SELECTED EXCERPT Start Marker

Thursday, February 15, 2007

Nuclear Waste Storage

DOE Budget Request Submitted
13 February 2007

NUCLEAR ENGINEERING INTERNATIONAL (UK) --
US secretary of energy Samuel W. Bodman announced President Bush’s $24.3 billion budget request for the Department of Energy (DoE) for the 2008 fiscal year, to strengthen energy security by diversifying resources and reducing reliance on foreign sources.

The FY 2008 request, which is 26% more than last year’s, is designed to accelerate the deployment of renewable energy, clean coal and nuclear. This comes through the Advanced Energy Initiative (AEI) which promotes the development of cleaner sources of electricity production and which accounts for $2.7 billion of the total DoE budget.

The Office of Civilian Radioactive Waste Management requests $495 million to further plan for a permanent, geologic repository for spent nuclear fuel and high-level nuclear waste at Yucca Mountain in Nevada. At $50 million below the FY 2007 request, the latest budget sets the DoE on a path to file a licence application no later than 30 June, 2008.
Source: www.neimagazine.com

Source Reliability: 7.5

-Josh


Monday, February 12, 2007

Uranium Mining and Milling

Uranium Cleanup Faces Delay-- Moab Decontamination Could Take 20 Years
9 February 2007


DESERT MINING NEWS (WASHINGTON)The Energy Department's new 2028 completion date to clean up uranium-mill tailings in Moab shocked Rep. Jim Matheson at an Energy and Commerce Committee hearing Thursday.
Photo (Deseret Morning News graphic)
Matheson asked Energy Secretary Samuel Bodman about the project's status and why the department has a pending request for a contractor to move only 2.5 million tons of waste over five years.
The project, as approved by Congress, is to move the 16 million tons of uranium mill tailings from a pile near the Colorado River, north of Moab, to a location near Grand Junction, Colo.
Bodman told Matheson that the department has made the decision to move the tailings pile, but the project is expected to take 20 years, with completion in 2028.

SELECTED EXCERPT End Marker

▸ **TASKS FOR THIS EXERCISE**:
(1) Retype the nuclear energy news posts above, reproducing everything from "Thursday, February 15, 2007" down to "total DoE budget.".
(2) Continue the nuclear energy news posts above, beginning immediately after their final sentence.

DATA EXTRACT Start Marker

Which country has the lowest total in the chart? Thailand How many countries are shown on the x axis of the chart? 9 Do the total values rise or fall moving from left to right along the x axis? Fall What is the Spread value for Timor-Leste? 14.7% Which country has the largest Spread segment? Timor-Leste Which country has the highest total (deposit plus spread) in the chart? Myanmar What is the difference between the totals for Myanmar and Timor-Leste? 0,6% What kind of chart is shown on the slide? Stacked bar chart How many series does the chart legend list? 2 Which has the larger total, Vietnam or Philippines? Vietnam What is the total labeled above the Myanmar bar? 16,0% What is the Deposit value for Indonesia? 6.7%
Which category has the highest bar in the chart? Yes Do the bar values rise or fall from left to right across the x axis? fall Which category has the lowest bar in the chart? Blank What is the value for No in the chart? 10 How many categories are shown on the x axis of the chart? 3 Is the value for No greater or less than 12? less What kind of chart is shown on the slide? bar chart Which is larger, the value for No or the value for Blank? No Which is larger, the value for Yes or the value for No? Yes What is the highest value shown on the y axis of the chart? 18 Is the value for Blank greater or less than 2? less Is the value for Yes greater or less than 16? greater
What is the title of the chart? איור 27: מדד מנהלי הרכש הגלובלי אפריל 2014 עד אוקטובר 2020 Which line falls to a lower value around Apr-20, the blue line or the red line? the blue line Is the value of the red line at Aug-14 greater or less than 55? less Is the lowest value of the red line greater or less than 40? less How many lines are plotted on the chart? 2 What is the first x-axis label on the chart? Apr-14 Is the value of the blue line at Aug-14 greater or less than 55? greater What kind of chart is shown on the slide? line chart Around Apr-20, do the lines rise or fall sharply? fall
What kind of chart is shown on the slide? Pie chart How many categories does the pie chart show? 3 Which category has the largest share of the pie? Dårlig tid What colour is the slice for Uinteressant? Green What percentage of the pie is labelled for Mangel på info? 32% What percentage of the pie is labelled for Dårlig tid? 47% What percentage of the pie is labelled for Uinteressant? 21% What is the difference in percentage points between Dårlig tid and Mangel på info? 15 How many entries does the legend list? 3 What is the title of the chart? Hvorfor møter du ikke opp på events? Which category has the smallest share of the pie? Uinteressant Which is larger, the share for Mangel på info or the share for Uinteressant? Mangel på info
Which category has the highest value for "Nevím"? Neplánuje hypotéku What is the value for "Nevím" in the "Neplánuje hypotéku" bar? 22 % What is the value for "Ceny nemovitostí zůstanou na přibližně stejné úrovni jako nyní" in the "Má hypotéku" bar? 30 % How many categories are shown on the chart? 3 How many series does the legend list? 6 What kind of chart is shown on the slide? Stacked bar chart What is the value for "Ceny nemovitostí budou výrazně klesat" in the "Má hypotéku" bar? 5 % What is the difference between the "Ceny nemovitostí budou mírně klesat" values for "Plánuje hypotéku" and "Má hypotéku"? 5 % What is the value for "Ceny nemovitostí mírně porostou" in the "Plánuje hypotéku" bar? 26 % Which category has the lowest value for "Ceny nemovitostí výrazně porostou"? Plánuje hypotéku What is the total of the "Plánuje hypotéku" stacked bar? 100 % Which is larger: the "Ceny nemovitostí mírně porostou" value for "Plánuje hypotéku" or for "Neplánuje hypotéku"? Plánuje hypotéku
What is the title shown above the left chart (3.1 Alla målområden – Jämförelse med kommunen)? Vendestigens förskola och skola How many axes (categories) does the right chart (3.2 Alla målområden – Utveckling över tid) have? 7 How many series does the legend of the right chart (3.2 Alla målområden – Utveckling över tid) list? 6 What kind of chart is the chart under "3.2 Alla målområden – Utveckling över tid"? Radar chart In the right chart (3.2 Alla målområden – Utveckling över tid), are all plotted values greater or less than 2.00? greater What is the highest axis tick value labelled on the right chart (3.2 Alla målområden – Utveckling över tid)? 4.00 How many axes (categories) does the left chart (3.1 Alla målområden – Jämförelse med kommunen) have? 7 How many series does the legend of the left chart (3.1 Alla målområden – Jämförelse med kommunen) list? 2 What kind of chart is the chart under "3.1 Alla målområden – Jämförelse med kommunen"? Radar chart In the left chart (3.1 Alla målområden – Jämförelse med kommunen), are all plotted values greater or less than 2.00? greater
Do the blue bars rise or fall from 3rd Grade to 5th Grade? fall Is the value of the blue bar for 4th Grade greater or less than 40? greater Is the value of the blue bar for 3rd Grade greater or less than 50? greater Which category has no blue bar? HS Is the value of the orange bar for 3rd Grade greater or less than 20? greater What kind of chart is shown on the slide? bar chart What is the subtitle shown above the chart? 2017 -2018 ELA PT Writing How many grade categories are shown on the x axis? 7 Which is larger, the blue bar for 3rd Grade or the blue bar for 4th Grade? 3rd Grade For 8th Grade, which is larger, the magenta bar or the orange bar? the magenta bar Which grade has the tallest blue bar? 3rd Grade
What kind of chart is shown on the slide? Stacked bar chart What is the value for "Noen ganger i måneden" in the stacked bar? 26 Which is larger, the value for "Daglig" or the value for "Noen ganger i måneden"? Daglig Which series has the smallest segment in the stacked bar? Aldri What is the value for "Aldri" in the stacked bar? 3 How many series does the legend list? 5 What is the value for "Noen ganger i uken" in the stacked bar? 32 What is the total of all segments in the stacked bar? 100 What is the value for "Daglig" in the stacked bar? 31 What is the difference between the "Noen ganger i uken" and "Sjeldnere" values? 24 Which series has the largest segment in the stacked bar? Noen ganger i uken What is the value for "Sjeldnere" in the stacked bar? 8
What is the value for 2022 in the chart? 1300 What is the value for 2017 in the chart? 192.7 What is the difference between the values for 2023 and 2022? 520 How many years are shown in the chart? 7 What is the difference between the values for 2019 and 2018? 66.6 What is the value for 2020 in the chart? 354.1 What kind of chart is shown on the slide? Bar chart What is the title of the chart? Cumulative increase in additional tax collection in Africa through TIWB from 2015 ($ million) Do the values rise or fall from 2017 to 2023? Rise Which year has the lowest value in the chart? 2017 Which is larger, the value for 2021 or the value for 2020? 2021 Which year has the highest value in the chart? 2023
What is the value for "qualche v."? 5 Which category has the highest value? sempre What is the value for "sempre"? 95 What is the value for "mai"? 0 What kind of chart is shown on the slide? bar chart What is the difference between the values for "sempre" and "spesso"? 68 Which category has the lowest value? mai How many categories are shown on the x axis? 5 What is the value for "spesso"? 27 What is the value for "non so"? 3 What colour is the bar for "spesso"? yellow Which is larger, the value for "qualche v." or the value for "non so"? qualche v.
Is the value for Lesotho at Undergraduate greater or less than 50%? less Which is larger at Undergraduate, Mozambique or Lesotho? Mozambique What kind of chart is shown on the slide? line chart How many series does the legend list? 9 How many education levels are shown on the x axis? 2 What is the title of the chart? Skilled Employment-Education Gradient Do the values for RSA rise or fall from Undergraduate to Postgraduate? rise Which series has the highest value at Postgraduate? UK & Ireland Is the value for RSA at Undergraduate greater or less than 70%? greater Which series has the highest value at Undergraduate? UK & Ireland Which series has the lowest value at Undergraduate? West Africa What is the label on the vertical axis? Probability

DATA EXTRACT End Marker

▸ **RESPONSES**:
(1)
Thursday, February 15, 2007

Nuclear Waste Storage

DOE Budget Request Submitted
13 February 2007

NUCLEAR ENGINEERING INTERNATIONAL (UK) --
US secretary of energy Samuel W. Bodman announced President Bush’s $24.3 billion budget request for the Department of Energy (DoE) for the 2008 fiscal year, to strengthen energy security by diversifying resources and reducing reliance on foreign sources.

The FY 2008 request, which is 26% more than last year’s, is designed to accelerate the deployment of renewable energy, clean coal and nuclear. This comes through the Advanced Energy Initiative (AEI) which promotes the development of cleaner sources of electricity production and which accounts for $2.7 billion of the total DoE budget.

(2)
Source
: http://deseretnews.com

Source Reliability: 7


-Tom

Sunday, February 11, 2007

Nuclear Power Reactors

Company To Lease Land Along Snake River For Nuclear Power Plant
8 February 2007

SUNNY VALLEY NEWS (IDAHO) - Alternate Energy Holdings Incorporation (AEHI) announced thursday, 8 February 2007, that it has signed a lease agreement with an Idaho farmer to purchase 4,000 acres along the Snake River to build a 1,500 Megawatt nuclear reactor. The company claims they will use the energy to pump irrigation water, for Idaho’s energy grid, and to sell on the open energy market. Public Citizen Energy Program maintains the proposal is completely unnecessary to meet Idaho’s energy needs and could put local communities on the hook for millions. Michele Boyd, legislative director of Public Citizen’s Energy Program stated that “this land grab in Idaho by AEHI is obviously an effort to get in on federal taxpayer handouts... In fact, the billions in federal subsidies are not enough to make nuclear power cost-competitive, so those companies have snookered local communities into ponying up hundreds of millions more. I doubt that is what Idahoans have in mind.” Mr. Boyd is referring to the 2005 Energy Policy Act, which provides more than $12 billion in cradle-to-grave subsidies for new nuclear power plants.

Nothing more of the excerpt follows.